Water used for production of finished pharmaceuticals, such as Purified Water and Water for Injection (WFI), must meet higher quality standards. Treatment of potable water used in pharmaceutical applications may include activated carbon, reverse osmosis, ion-exchange processes, as well as additional purification processes such as UV light or ozone. Compounded, these treatment processes reduce the levels of chloramines, nitrates and nitrites, and nitrosamines, to levels either undetectable by routine chemistry tests or in the parts per million or parts per billion ranges.

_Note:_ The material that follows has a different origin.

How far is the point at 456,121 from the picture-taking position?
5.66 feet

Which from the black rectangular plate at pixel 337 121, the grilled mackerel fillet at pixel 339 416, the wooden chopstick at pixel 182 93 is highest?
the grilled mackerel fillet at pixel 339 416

This proposed guidance from the WHO for nitrosamine testing in potable waters used in pharmaceutical applications is logical Potable water standards are not universal, chloramination is a common microbial control technique used by municipalities in the U.S., and naturally occurring nitrogen compounds can vary be present in feed waters. However, the suggested testing may not extend to compendial waters. Treated to meet standards and levels for other critical quality attributes, the concentrations of these compounds are likely within acceptable limits. A risk assessment can be used to determine if additional sampling or monitoring is required.
Risk Assessment considerations when developing test plans for nitrosamines and their precursors may include the following:
- Presence of chlorine and chloramines - These residual disinfectants found in feed waters are nitrosating agents that can react with amines to form nitrosamine compounds.
- Nitrite / nitrate levels - The presence of these compounds can lead to formation of nitrosamines as part of the water treatment process or when present in the product water, may lead to formation of nitrosamine impurities during drug synthesis
- Purity level of water or purification techniques used - The more the water is purified to remove other organic and inorganic impurities, the lower the expected concentrations or nitrosating agents and nitrosamine precursors should be.
- Anion exchange resin used as a treatment process - The use of ion-exchange resins as part of the treatment process, may actually increase the concentration of amines. In particular, strong base anion resins, which may elute quaternary amines, can lead to nitrosamine formation.
- Ozonated Systems - The presence of nitrogen compounds, especially nitrite and nitrate, may lead to nitrosamine formation.
- Water contribution to or presence in the final product - The amount of water used in product formulation, or the water activity for non-sterile products, should also be considered. In some instances, such as when the water is only used for cleaning and sanitization, then the risk of contribution of nitrosamines in the final product may be minimal. Both FDA and EMA have provided guidance on daily allowable intake (AI) levels for nitrosamine impurities in drug substances. A risk assessment should include an evaluation of how the water is actually used in the drug manufacturing process.
- History of high nitrate levels - Most Purified Water and WFI sampling programs have historically included testing for nitrates as required by the European Pharmacopoeia (EP). Although this testing requirement was recently removed from the EP water monographs, if high levels of nitrates have been observed, additional testing for these compounds and nitrosamines would be warranted.
A definitive specification for nitrosamine levels in Purified Water and WFI may never be promulgated. Although AIs for specific nitrosamine compounds in finished pharmaceuticals are now being introduced, maximum contaminant levels for these impurities in pharmaceutical waters are not expected. Regardless, by its nature, water remains a potential source of nitrosamine contamination and some level of testing is warranted.